Sorry the only practical reference I linked was the film. Others I have learned through many other sources, I narrated them in a way of story telling here. Citing the sources are key for publication, but forgive for this personal blog post this time. The book titles are well cited, which was another sources that I have a hand. About Ignacio Chapela story and a background, I learned that from a lecture and personal conversation (Fall 2019). Regarding the history of Matlab. I learned that by reading sources online, watching two Cleve Talks: one at Argonne National Laboratory (ANL) in 2017 made public by ANL, and another at published lecture at Technische Universität München (TUM) on October 5, 2015, made available by TUM. Search online for this talks, otherwise it will embed here a link with a video, which I do not want to do it, because it I often do not link just to dump videos here, but I have done. I used Tesler, copy and paste function, by the way to “type” TUM university in German here. Otherwise, I might have been able to retype the name by looking at it, but definitely not two dots over the vowels, which are called umlaut.

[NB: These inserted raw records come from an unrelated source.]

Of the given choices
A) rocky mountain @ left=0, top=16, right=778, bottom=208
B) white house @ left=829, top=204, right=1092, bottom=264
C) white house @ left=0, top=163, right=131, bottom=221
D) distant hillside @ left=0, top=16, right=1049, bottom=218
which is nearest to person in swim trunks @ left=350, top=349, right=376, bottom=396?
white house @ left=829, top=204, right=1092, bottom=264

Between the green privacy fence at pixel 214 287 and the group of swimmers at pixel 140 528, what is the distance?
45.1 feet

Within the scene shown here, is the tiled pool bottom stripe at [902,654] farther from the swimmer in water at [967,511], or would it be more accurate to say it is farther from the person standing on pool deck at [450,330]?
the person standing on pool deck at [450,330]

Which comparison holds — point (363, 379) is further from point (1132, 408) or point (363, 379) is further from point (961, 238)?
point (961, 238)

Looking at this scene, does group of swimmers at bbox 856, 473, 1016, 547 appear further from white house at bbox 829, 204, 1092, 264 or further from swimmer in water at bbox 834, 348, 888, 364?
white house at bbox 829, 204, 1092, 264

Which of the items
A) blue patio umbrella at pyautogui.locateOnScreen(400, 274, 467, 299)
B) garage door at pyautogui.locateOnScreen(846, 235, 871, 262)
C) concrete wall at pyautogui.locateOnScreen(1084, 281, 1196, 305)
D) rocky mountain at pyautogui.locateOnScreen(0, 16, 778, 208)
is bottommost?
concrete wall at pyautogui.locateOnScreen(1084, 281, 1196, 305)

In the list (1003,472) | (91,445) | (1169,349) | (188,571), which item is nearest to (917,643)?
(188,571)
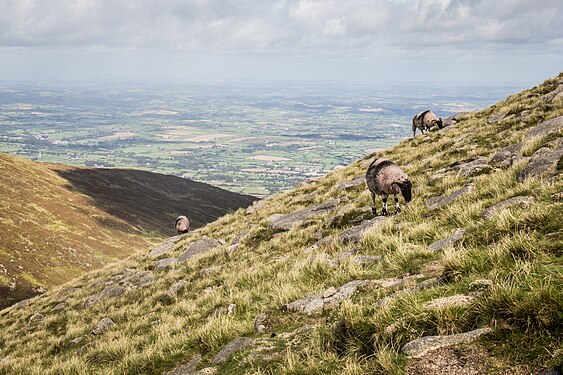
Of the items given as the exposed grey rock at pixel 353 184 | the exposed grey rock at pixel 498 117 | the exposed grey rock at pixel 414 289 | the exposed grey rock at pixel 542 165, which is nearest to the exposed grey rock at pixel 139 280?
the exposed grey rock at pixel 353 184

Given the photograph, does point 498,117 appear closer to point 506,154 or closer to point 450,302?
point 506,154

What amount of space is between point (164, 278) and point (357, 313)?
15.4 meters

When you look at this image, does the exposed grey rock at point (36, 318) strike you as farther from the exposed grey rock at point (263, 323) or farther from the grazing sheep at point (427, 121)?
the grazing sheep at point (427, 121)

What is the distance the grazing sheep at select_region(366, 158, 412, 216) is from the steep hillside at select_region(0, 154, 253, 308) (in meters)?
41.6

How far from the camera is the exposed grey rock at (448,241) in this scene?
801cm

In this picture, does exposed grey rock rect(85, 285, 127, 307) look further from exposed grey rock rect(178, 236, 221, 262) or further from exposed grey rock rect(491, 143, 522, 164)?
exposed grey rock rect(491, 143, 522, 164)

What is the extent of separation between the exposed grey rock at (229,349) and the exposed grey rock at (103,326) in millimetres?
9040

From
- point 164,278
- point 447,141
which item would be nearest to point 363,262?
point 164,278

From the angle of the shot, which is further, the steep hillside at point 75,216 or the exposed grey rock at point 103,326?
the steep hillside at point 75,216

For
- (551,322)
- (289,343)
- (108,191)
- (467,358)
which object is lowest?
(108,191)

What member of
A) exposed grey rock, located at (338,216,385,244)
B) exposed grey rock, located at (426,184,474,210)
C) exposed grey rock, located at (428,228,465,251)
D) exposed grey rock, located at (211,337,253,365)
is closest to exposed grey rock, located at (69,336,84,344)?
exposed grey rock, located at (211,337,253,365)

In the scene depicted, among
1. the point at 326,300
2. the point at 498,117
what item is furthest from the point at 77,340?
the point at 498,117

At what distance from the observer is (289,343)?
6031 millimetres

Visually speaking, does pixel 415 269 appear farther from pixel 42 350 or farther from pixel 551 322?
pixel 42 350
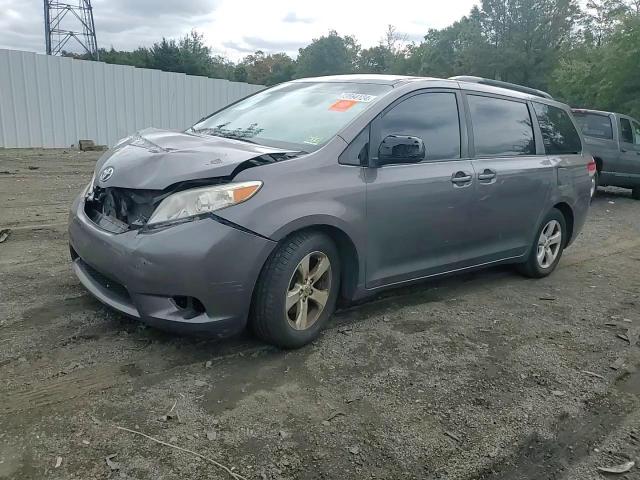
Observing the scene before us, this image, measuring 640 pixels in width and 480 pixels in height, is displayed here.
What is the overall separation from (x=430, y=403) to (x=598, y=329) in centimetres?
208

Other references for the Matlab history are in Dr. Cleve blog, articles, and in the Mathworks website: here an example https://www.mathworks.com/company/newsletters/articles/a-brief-history-of-matlab.html

Now actual references, which I did not cross-referenced in the text:

Moler, C., 2004. The origins of Matlab. Cleve’s Corner (in the Mathworks Newsletter).

I should have typed the reference of an actual article by Dr. Moler which I read some time ago, but I cannot find now. That is the big difference between writting a blog post in few minutes to share what is in your hear, or writing an actual article, report, and long term project, where the goals are defined at the beginning.

Same thing with references about many topics I mentioned here comes from a large variety of articles, which I will not to look at each other back now to find the references. That might disproof what I say two posts ago, of citing every single source. It depends on what you write. For example, opinion columns do not necessarily cite the sources because they are expressing what is in their heads, based on concurrent events, a book, a film, not my favorite discipline, a teaching experience, a need of thought/reflection, a call for action, or for attention, a complain, or any other cause. Those might need to keep citing all the reading sources.

Anyways one reference about Tesler that is easy to find, and I not even sure if it is the one I read in the print version long time ago: https://www.nytimes.com/2020/02/20/technology/lawrence-tesler-dead.html

Correction: I think Tesler created cut and paste, rather than copy and paste, which could have been a byproduct.